George Levesque stepped into the newly-minted post of assistant dean of freshman affairs just over two weeks ago, taking on a position that was created last spring to oversee the academic and social affairs of the freshman class. The new position, which was first recommended in the 2003 undergraduate curricular review, combines duties previously held by Dean of Student Affairs Betty Trachtenberg and Dean of Academic Affairs Mark Schenker.

Levesque, who left the Berkeley College deanship in July after five years, said he is excited about the prospect of being the first to occupy the new post and hopes to spend the upcoming year evaluating existing programs for freshmen and gathering ideas from students and faculty on how to improve them.

“My biggest goal is to learn and gain some ideas from students and others,” Levesque said. “I’d like to do a lot more meeting with students [and ask], ‘What do you wish Yale had done your freshman year?'”

The need for Levesque’s position emerged when the recommendations of the academic review began to be implemented. In the last two years, the University developed a new freshman seminar program and began an overhaul of freshman advising.

“I was pretty overwhelmed with everything I was doing,” Trachtenberg said. “I wasn’t complaining or threatening, but it just seemed very relevant and easy — to make it an organic whole, to put the orientation and the counselors together with the advising.”

Trachtenberg and Schenker still will work closely with freshman affairs.

“I’ve integrated the freshmen with the student affairs and vice versa,” Trachtenberg said. “I deal with security, I deal with the police, I deal with alcohol … all of those things include freshmen as well.”

The new position encompasses both academic and student affairs, so Levesque will report to Trachtenberg and Schenker. Although his job involves academics, Levesque will not have any oversight of the Directed Studies and Perspectives on Science programs.

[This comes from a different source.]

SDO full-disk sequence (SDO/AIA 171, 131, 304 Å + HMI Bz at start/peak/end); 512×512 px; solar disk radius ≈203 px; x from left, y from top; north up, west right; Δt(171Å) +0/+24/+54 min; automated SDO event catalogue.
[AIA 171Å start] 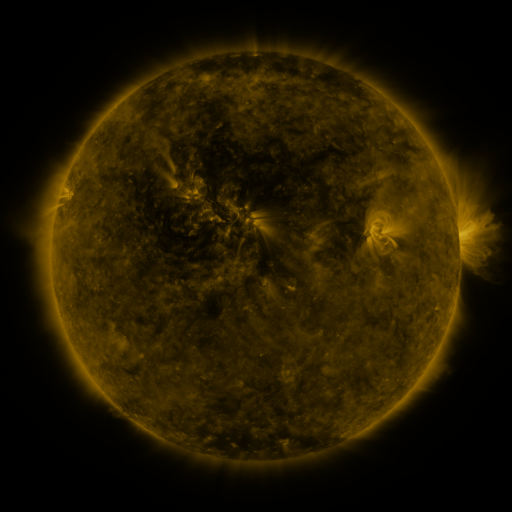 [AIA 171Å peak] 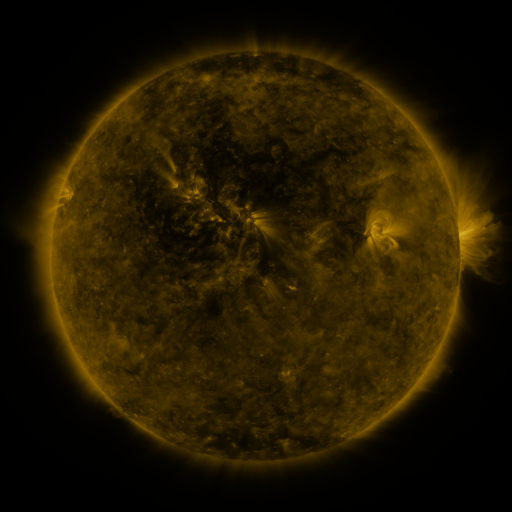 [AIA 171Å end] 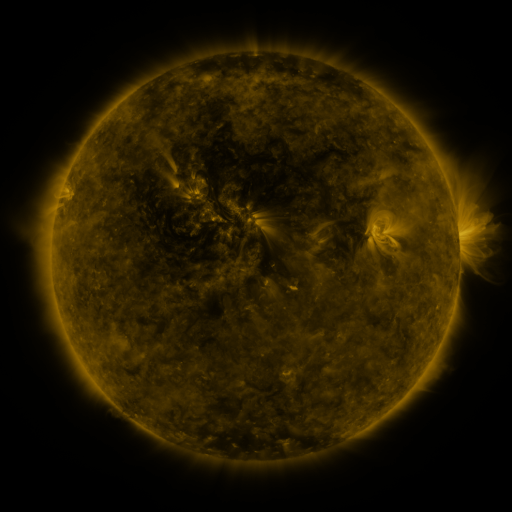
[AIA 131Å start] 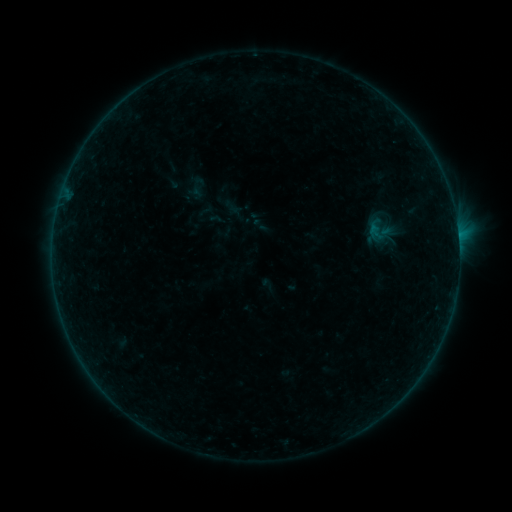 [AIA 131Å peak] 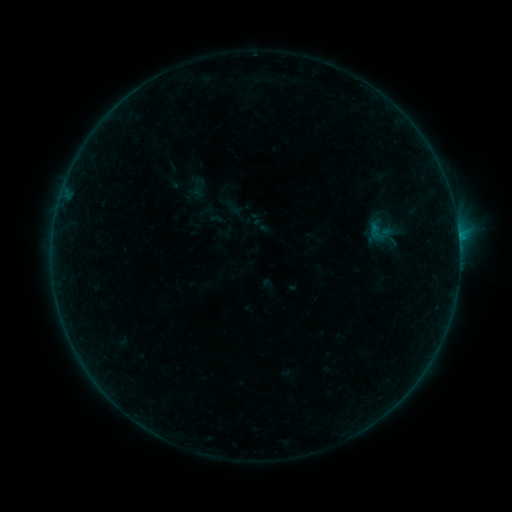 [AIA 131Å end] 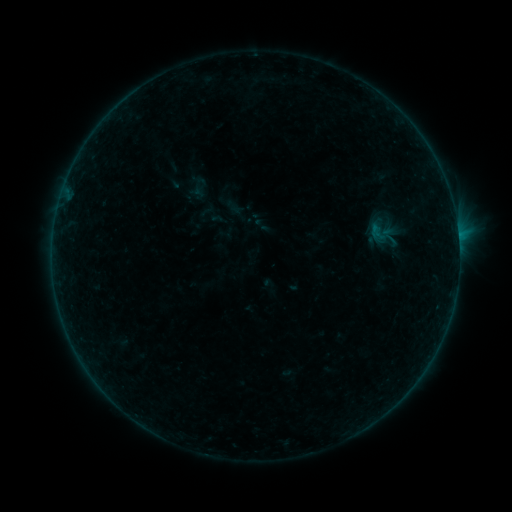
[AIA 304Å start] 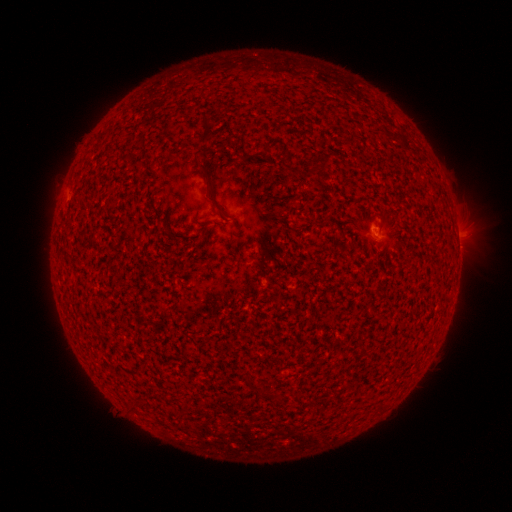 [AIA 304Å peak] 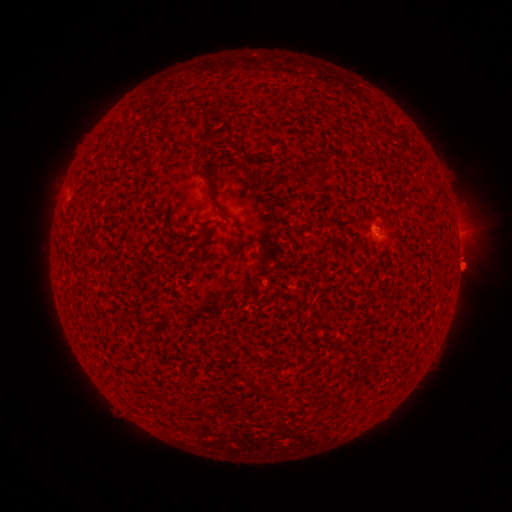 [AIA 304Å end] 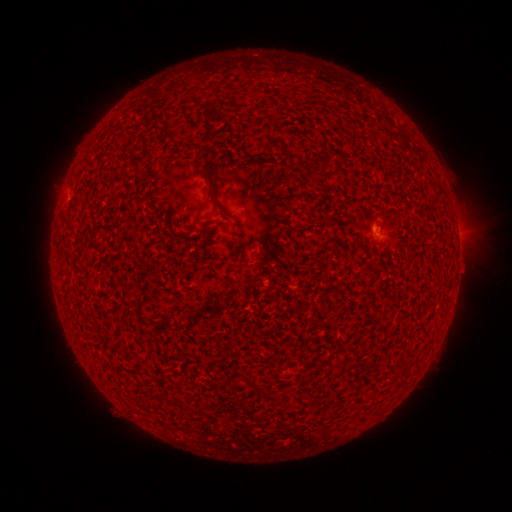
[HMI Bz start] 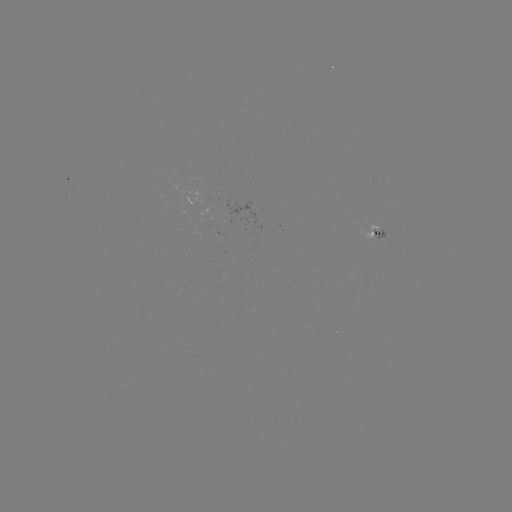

Last spring, before the position was filled, Trachtenberg organized this year’s pre-orientation programs and freshman orientation and Levesque said he has been shadowing her during the last two weeks of freshman orientation and freshmen counselor training. He will be directing all the planning for freshman programs next spring, he said.

Yale College Dean Peter Salovey said he hopes the new position will enable the University to expand its freshman seminar offerings — which have grown to 21 in the last two years — and to enhance the integration of freshman programs.

“There are academic issues and there are student life issues,” Salovey said. “I want integration and synthesis of those.”

Though Levesque said he is excited to be involved with the freshman class as a whole, he said he will miss the more intimate role he played in students’ lives as a residential college dean.

“It’s not clear to me yet how often I will be meeting with freshmen in a direct way,” Levesque said. “Clearly it’s going to be a change for me personally, in that I won’t have as much day-to-day contact with students.”

Berkeley freshman counselor Sarah Stumbar ’06 said she will miss having Levesque as a dean, but she said she thinks he is a good fit for the new position.

“I think that more than anything he brings an understanding of how important it is in your freshman year to find a place where you’re really comfortable and how to integrate freshmen into the college,” Stumbar said.

Kevin Hicks replaced Levesque as Berkeley dean in a year that has been marked by unusually high turnover in the residential college deanships. There are four new deans this year: Craig Harwood in Davenport, Alexandra Dufresne in Morse, Amerigo Fabbri in Pierson, and Paul McKinley in Saybrook.